The best word embeddings you can use

ConceptNet Numberbatch consists of state-of-the-art semantic vectors (also known as word embeddings) that can be used directly as a representation of word meanings or as a starting point for further machine learning.

ConceptNet Numberbatch is part of the ConceptNet open data project. ConceptNet provides lots of ways to compute with word meanings, one of which is word embeddings. ConceptNet Numberbatch is a snapshot of just the word embeddings.

It is built using an ensemble that combines data from ConceptNet, word2vec, GloVe, and OpenSubtitles 2016, using a variation on retrofitting. It is described in the paper ConceptNet 5.5: An Open Multilingual Graph of General Knowledge, presented at AAAI 2017.

Evaluation and publications

ConceptNet Numberbatch took first place in both subtasks at SemEval 2017 task 2, "Multilingual and Cross-lingual Semantic Word Similarity". Within that task, it was also the first-place system in each of English, German, Italian, and Spanish. The result is described in our ACL 2017 SemEval paper, "Extending Word Embeddings with Multilingual Relational Knowledge".

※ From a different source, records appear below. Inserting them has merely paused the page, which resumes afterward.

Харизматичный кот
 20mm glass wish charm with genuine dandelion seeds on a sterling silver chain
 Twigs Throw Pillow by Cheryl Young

The code and papers were created as a research project of Luminoso Technologies, Inc., by Rob Speer, Joshua Chin, Catherine Havasi, and Joanna Lowry-Duda.

Graph of performance on English evaluations

Now with more fairness

Word embeddings are prone to learn human-like stereotypes and prejudices. ConceptNet Numberbatch 17.04 counteracts this as part of its build process, leading to word vectors that are less prejudiced than competitors such as word2vec and GloVe. See our blog post on reducing bias.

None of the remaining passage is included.